Our review for The Woman was a long time coming. After covering it at Frightfest 2011 and having it as part of our Horror Movie Marathon last Halloween, writing something up seemed natural.
The Woman tells the tale of a feral woman who is happily living in the American wilderness, living off the land and enjoying a primitive existence.
How she got there, nobody knows, but when a lawyer-husband-father-of-three catches sight of her during a hunting trip, he’s enchanted. And with little thought for his family, he captures her and takes her back home to re-educate her. His plan (or so he tells his family) is to erase her animalistic ways and make her a normal member of society – the way it should be.
The woman isn’t overly happy about this, and neither are the other family members who think it’s a bit weird that Dad has locked a woman in the cellar. But with Dad being a violent and pretty deranged, they follow his instructions regardless.
Soon Dad and son are showing a more unhealthy, sexual interest in their captive and before long the relationships between all parties take a turn for the worse, building to a crescendo of wrongness.
The Woman got lots of media attention upon its release. This is probably due to the fact that it is indeed horrible, and that’s what most people are looking for in a horror film.
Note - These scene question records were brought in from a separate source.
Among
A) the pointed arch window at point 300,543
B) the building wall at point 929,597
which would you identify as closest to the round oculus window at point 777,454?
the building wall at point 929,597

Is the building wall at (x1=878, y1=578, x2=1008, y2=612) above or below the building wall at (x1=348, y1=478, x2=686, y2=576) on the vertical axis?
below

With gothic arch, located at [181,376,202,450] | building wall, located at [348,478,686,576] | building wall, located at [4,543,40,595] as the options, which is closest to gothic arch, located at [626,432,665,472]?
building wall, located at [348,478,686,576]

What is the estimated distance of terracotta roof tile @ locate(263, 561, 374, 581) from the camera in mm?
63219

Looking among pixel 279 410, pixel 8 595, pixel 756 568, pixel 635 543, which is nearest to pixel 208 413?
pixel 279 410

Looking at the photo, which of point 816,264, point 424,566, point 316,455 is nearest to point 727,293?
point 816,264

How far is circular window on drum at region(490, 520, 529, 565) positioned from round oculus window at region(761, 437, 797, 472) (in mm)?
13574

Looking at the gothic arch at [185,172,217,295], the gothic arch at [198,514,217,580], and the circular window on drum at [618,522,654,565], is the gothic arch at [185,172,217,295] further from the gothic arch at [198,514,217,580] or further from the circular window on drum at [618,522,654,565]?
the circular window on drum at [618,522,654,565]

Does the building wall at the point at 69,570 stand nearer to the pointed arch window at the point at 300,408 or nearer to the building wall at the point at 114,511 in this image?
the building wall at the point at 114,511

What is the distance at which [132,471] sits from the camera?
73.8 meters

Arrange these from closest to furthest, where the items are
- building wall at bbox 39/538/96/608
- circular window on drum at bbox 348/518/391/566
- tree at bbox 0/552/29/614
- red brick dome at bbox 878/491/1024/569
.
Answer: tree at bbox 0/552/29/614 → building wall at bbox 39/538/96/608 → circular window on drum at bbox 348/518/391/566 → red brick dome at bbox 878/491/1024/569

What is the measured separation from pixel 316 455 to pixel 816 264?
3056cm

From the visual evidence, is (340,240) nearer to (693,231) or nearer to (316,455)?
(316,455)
The performances can’t be faulted, from the split personality of Dad (Sean Bridgers) and downtrodden, nervous Mum (Angela Bettis) to the grunting, snarling, savage woman (Pollyanna McIntosh).
There’s also no questioning the quality of delivery, with the cinematography adding to the long and arduous sequences. The score, though a little haphazard adds to the atmosphere with jarring sounds and sporadic blasts of bleak music.
But although The Woman is horrible and hard to watch, it’s not to everyone’s tastes. The torture and dispair are a different level even to that of the Saw films. Everything is real, plain and harsh, with little drama or entertainment to be had.
Films of this nature aren’t so much like watching fiction. They are more akin to watching a documentary, or clips of real executions online. They seems to appeal to our basic morbid fascination in mindless acts of violence and murder. We don’t want to watch, but we can’t help but look.
There isn’t much of a story to The Woman at all. Man finds feral woman; man takes said woman home; man does nasty things to woman and family; vengeance is sought. That’s about it.
There is little back story or explanation of who the characters are or how they ended up in this situation.
Outside of this simple plot it seems that writers Lucky McKee and Jack Ketchum decided to have a competition to see who could write the sickest ideas to insert. The end result is an largely uneventful experience with short periods of extreme violence and motiveless abuse.
Yes, there is a market for this kind of film. Fans of The Devils’s Rejects or The Human Centipede will no doubt enjoy the experience, as might film students who could draw all kinds of interesting observations from the battle between matriarch and patriarch throughout the film.
But it’s not a film that you’re likely to come back to, and watching it doesn’t
leave you with any sense of achievement – just a kind of sick feeling in your stomach similar to that which you might get after hearing about a horrible global disaster on the news.
The Woman will remain in my memory, but probably not for the reasons that the producers intended.